## TEXTAUSZUG
<<<<

„Networking the American way“ hieß der Kurs, den ich gestern besuchte. Offiziell ging es um den Arbeitsmarkt und seine Mechanismen in den USA. Faktisch war es eine Lehrstunde über amerikanische Kommunikation.
In den USA werden gut 80% der Jobs über „Netzwerke“ oder „Beziehungen“ vergeben. Die meisten Stellen werden gar nicht offiziell ausgeschrieben, sondern über Headhunter und Empfehlungen vergeben.
Ein Beispiel unserer 55-jährigen Lehrerin Kate: Die Nichte (hat sie noch nie getroffen) ihrer Schulfreundin (von vor 40 Jahren) sucht einen Praktikumsplatz. Kate hat sich auf einer Party ca. 5 Minuten mit einer Frau unterhalten, die in der entsprechenden Branche arbeitet. Sie verbindet sich mit ihr auf LinkedIn und schreibt ihr einige Tage später über die Nichte der Freundin. Die Frau lässt sich den Lebenslauf zusenden und schickt ihn an denjenigen in ihrer Firma, der für Praktika zuständig ist. Die Nichte bekommt einen Platz.

>>>>

## EINTRÄGE

<<<<

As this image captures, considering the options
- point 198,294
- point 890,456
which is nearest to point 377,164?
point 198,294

>>>>

## AUFGABE A
Erkläre anhand des Textauszugs in ein bis drei Sätzen, wie die Nichte der Schulfreundin zu ihrem Praktikumsplatz kam.
## AUFGABE B
Entnimm dem Textauszug wörtlich die Stelle, die mit „In den USA werden“ anfängt und bis einschließlich „bekommt einen Platz.“ geht.
Die Daten stammen aus einer anderen Quelle.

## VOLLSTÄNDIGE ANTWORT A
Kate hatte sich auf einer Party etwa fünf Minuten mit einer Frau aus der passenden Branche unterhalten, verband sich dann mit ihr auf LinkedIn und schrieb ihr einige Tage später über die Nichte. Die Frau ließ sich den Lebenslauf schicken und gab ihn an die Person in ihrer Firma weiter, die für Praktika zuständig ist. So bekam die Nichte einen Platz.

## VOLLSTÄNDIGE ANTWORT B
In den USA werden gut 80% der Jobs über „Netzwerke“ oder „Beziehungen“ vergeben. Die meisten Stellen werden gar nicht offiziell ausgeschrieben, sondern über Headhunter und Empfehlungen vergeben.
Ein Beispiel unserer 55-jährigen Lehrerin Kate: Die Nichte (hat sie noch nie getroffen) ihrer Schulfreundin (von vor 40 Jahren) sucht einen Praktikumsplatz. Kate hat sich auf einer Party ca. 5 Minuten mit einer Frau unterhalten, die in der entsprechenden Branche arbeitet. Sie verbindet sich mit ihr auf LinkedIn und schreibt ihr einige Tage später über die Nichte der Freundin. Die Frau lässt sich den Lebenslauf zusenden und schickt ihn an denjenigen in ihrer Firma, der für Praktika zuständig ist. Die Nichte bekommt einen Platz.